Set exercise A:
Rewrite the records from their start through the line containing "947L150 944L144 928L125", replacing "mask_w" with "mask_width" everywhere and keeping everything else the same. Omit the pictures.

Example 10: a filter transform

transform: [{"filter": "datum.x > 5"}] is rewritten into a pandas boolean mask. The string is rewritten naively (datum.df.), which is good enough for simple boolean expressions.

spec_filter = {
    "data": {"values": [
        {"x": i, "y": (i * 1.7) % 11} for i in range(1, 16)
    ]},
    "transform": [{"filter": "datum.x > 5"}],
    "mark": "point",
    "encoding": {
        "x": {"field": "x", "type": "quantitative"},
        "y": {"field": "y", "type": "quantitative"},
    },
    "title": "Only x > 5 survives the filter",
}
show_side_by_side(spec_filter)
--- generated Matplotlib code ---
import matplotlib.pyplot as plt
import numpy as np
import pandas as pd

fig, ax = plt.subplots(figsize=(6, 3.6))

Set exercise B:
Extend the excerpt on the filter transform example, continuing from its last line.

Data supplied:
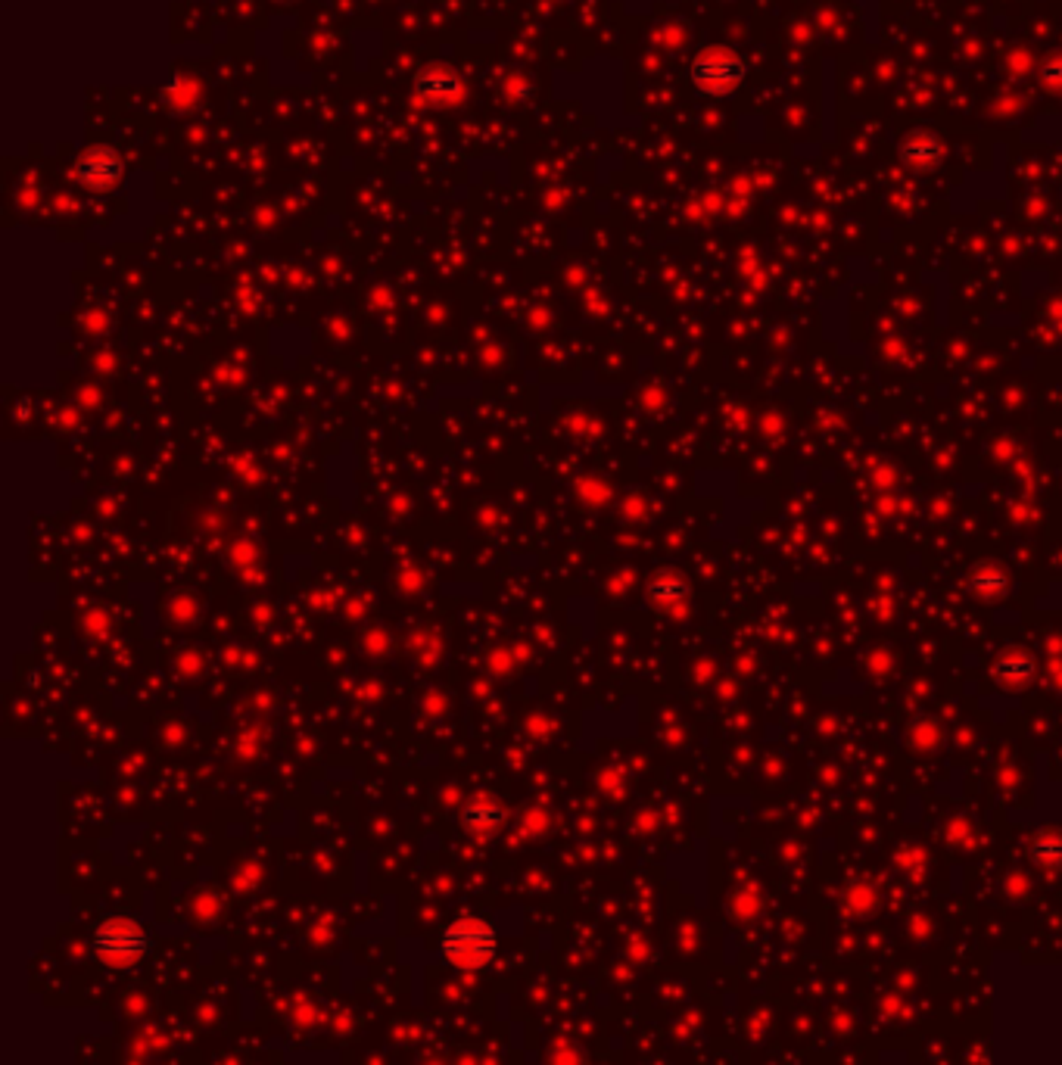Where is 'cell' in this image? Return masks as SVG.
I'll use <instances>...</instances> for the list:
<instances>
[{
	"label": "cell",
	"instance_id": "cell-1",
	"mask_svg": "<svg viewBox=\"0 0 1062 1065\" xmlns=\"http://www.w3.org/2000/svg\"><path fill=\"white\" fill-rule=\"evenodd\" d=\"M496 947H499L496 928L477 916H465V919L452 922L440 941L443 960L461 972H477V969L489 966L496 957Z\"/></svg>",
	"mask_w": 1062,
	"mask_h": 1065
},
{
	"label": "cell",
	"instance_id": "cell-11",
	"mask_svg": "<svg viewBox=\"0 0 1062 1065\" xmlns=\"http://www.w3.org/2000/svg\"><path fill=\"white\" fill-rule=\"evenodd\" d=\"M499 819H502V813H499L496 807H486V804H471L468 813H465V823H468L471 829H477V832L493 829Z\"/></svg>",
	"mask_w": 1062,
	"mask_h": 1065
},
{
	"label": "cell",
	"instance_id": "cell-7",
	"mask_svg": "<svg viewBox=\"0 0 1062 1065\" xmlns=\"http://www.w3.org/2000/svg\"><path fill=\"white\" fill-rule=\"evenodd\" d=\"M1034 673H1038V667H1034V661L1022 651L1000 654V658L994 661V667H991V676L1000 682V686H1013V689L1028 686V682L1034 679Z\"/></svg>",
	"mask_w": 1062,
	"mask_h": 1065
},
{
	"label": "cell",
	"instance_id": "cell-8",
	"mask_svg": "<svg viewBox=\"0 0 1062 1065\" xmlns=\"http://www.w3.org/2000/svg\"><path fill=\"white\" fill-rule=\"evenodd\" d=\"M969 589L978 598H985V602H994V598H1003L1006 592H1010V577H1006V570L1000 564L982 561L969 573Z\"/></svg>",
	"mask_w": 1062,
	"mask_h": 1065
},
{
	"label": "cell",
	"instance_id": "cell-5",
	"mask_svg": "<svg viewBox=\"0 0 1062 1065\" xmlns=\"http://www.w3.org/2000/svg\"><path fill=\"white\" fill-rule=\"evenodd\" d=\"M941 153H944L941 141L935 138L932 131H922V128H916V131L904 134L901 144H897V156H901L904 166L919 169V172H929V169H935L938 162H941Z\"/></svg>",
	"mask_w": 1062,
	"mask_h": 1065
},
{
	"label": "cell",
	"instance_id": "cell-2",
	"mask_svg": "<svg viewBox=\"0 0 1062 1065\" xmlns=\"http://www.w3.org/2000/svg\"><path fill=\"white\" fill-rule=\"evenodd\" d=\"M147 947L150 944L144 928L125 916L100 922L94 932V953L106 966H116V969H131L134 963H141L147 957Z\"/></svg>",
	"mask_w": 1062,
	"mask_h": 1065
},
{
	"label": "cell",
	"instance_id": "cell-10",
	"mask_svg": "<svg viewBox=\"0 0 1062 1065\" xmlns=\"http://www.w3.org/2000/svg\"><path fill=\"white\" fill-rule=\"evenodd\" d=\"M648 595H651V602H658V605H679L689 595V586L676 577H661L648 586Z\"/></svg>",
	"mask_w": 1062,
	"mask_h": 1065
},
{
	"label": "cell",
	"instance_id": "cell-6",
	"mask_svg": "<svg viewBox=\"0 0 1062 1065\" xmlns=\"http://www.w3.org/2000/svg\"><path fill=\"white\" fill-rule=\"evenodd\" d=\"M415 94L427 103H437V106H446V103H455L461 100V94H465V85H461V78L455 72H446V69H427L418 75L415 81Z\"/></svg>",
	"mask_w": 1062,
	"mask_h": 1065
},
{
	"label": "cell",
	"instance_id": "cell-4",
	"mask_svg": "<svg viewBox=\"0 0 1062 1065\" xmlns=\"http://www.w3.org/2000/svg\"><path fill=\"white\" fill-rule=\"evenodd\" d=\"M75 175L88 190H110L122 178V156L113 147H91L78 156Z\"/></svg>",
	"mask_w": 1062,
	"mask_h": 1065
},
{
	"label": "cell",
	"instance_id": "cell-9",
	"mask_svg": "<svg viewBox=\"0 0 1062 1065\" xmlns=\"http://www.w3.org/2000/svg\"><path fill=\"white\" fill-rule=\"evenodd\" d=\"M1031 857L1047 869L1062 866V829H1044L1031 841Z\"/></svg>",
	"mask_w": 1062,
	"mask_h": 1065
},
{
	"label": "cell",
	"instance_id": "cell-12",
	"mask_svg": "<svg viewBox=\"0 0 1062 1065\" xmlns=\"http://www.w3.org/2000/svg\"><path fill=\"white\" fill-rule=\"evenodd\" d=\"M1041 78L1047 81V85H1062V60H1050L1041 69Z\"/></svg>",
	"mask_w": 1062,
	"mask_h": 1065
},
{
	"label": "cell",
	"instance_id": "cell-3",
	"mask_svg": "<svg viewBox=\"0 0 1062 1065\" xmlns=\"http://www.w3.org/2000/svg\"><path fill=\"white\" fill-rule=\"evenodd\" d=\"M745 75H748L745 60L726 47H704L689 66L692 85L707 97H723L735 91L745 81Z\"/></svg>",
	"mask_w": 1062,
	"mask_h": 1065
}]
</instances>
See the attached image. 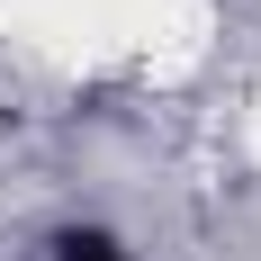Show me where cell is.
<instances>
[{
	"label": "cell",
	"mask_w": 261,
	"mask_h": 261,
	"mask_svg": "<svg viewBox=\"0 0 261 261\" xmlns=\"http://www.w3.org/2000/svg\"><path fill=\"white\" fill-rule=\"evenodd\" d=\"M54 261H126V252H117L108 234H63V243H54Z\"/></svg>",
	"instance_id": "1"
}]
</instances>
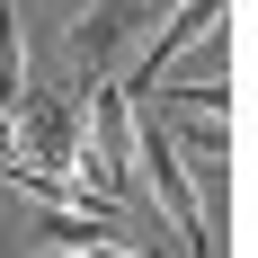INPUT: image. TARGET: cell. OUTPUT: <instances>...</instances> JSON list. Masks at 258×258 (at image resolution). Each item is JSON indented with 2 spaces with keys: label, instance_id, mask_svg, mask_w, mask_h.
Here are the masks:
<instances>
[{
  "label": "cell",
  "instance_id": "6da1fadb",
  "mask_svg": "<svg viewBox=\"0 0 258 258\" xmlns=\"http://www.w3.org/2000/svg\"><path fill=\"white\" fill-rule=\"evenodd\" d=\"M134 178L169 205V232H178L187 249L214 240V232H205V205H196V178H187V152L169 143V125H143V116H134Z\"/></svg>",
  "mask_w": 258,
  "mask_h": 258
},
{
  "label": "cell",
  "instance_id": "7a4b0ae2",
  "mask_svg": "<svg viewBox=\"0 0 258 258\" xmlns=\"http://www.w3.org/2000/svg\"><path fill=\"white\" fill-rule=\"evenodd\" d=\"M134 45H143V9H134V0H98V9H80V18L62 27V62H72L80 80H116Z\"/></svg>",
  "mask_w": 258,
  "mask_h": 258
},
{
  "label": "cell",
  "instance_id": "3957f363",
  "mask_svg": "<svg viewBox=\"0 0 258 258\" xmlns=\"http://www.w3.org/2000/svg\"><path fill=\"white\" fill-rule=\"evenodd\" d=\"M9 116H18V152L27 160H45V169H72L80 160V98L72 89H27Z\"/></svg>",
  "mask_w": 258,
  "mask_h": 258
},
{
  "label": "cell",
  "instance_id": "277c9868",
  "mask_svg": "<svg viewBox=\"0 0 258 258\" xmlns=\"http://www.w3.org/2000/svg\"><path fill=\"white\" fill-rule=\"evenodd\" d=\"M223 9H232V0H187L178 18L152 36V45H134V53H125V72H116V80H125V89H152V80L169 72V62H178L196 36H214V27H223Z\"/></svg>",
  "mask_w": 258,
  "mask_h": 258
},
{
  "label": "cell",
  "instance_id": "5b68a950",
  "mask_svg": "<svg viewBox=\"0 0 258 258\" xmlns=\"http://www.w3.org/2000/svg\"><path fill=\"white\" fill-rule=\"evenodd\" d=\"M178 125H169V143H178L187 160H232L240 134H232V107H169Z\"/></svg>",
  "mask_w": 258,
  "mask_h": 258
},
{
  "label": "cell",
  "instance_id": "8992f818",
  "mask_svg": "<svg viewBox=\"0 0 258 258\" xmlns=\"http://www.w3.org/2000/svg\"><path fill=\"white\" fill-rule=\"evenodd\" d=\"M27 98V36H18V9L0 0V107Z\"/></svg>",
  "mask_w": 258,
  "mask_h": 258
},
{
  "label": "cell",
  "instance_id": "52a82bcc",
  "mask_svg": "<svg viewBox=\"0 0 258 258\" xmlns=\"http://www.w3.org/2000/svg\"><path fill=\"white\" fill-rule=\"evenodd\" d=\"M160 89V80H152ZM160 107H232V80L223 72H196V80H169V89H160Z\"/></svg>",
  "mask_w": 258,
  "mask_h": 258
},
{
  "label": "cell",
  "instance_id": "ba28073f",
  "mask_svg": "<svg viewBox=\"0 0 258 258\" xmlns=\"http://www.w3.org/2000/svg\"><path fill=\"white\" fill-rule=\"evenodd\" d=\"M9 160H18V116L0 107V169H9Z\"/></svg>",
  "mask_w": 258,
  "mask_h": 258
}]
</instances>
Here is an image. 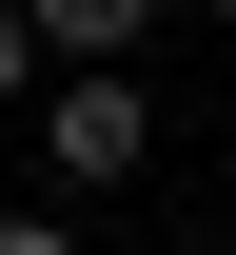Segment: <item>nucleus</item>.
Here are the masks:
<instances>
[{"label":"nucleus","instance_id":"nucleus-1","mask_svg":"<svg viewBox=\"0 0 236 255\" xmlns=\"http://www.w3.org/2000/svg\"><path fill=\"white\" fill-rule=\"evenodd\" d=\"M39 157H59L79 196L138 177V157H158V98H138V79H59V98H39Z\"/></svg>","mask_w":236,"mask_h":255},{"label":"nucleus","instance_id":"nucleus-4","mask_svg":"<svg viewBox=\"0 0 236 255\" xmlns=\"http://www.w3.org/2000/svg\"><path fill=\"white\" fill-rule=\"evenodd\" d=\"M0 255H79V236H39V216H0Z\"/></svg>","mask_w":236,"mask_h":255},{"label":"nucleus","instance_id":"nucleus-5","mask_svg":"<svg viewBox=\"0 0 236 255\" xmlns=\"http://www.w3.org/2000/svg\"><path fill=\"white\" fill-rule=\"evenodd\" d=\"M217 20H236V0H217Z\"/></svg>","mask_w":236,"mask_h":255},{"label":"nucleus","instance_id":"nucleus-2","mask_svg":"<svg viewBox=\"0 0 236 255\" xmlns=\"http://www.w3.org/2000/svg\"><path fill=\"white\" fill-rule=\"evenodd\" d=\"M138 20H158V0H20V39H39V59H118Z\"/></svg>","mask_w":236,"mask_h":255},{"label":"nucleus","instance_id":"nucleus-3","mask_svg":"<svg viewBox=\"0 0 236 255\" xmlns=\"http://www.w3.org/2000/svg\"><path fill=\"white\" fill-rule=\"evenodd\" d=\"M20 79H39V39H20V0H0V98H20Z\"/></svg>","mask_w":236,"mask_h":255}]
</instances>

Exercise output A:
Where is 'cell' in this image? Return masks as SVG.
I'll use <instances>...</instances> for the list:
<instances>
[{
	"label": "cell",
	"instance_id": "cell-1",
	"mask_svg": "<svg viewBox=\"0 0 1062 1065\" xmlns=\"http://www.w3.org/2000/svg\"><path fill=\"white\" fill-rule=\"evenodd\" d=\"M496 947H499L496 928L477 916H465V919L452 922L440 941L443 960L461 972H477V969L489 966L496 957Z\"/></svg>",
	"mask_width": 1062,
	"mask_h": 1065
},
{
	"label": "cell",
	"instance_id": "cell-11",
	"mask_svg": "<svg viewBox=\"0 0 1062 1065\" xmlns=\"http://www.w3.org/2000/svg\"><path fill=\"white\" fill-rule=\"evenodd\" d=\"M499 819H502V813H499L496 807H486V804H471L468 813H465V823H468L471 829H477V832L493 829Z\"/></svg>",
	"mask_width": 1062,
	"mask_h": 1065
},
{
	"label": "cell",
	"instance_id": "cell-7",
	"mask_svg": "<svg viewBox=\"0 0 1062 1065\" xmlns=\"http://www.w3.org/2000/svg\"><path fill=\"white\" fill-rule=\"evenodd\" d=\"M1034 673H1038V667H1034V661L1022 651L1000 654V658L994 661V667H991V676L1000 682V686H1013V689L1028 686V682L1034 679Z\"/></svg>",
	"mask_width": 1062,
	"mask_h": 1065
},
{
	"label": "cell",
	"instance_id": "cell-8",
	"mask_svg": "<svg viewBox=\"0 0 1062 1065\" xmlns=\"http://www.w3.org/2000/svg\"><path fill=\"white\" fill-rule=\"evenodd\" d=\"M969 589L978 598H985V602H994V598H1003L1006 592H1010V577H1006V570L1000 564L982 561L969 573Z\"/></svg>",
	"mask_width": 1062,
	"mask_h": 1065
},
{
	"label": "cell",
	"instance_id": "cell-5",
	"mask_svg": "<svg viewBox=\"0 0 1062 1065\" xmlns=\"http://www.w3.org/2000/svg\"><path fill=\"white\" fill-rule=\"evenodd\" d=\"M941 153H944L941 141L935 138L932 131H922V128H916V131L904 134L901 144H897V156H901L904 166L919 169V172H929V169H935L938 162H941Z\"/></svg>",
	"mask_width": 1062,
	"mask_h": 1065
},
{
	"label": "cell",
	"instance_id": "cell-2",
	"mask_svg": "<svg viewBox=\"0 0 1062 1065\" xmlns=\"http://www.w3.org/2000/svg\"><path fill=\"white\" fill-rule=\"evenodd\" d=\"M147 947L150 944L144 928L125 916L100 922L94 932V953L106 966H116V969H131L134 963H141L147 957Z\"/></svg>",

Exercise output B:
df = pd.DataFrame([{"x": 1, "y": 1.7}, {"x": 2, "y": 3.4}, {"x": 3, "y": 5.1}, {"x": 4, "y": 6.8}, {"x": 5, "y": 8.5}, {"x": 6, "y": 10.2}, {"x": 7, "y": 0.9000000000000004}, {"x": 8, "y": 2.5999999999999996}, {"x": 9, "y": 4.299999999999999}, {"x": 10, "y": 6.0}, {"x": 11, "y": 7.699999999999999}, {"x": 12, "y": 9.399999999999999}, {"x": 13, "y": 0.09999999999999787}, {"x": 14, "y": 1.8000000000000007}, {"x": 15, "y": 3.5}])
df = df[df.x > 5].reset_index(drop=True)
ax.scatter(df['x'], df['y'], s=24)
ax.set_xlabel('x')
ax.set_ylabel('y')
ax.set_title('Only x > 5 survives the filter')
fig.tight_layout()
plt.show()

--- Altair render of the original spec ---
--- Matplotlib render of the generated code ---

Example 11: area and tick marks

Two marks the visitor learned in v2. area uses fill_between; tick uses a vertical-bar marker, optionally over a y axis when given.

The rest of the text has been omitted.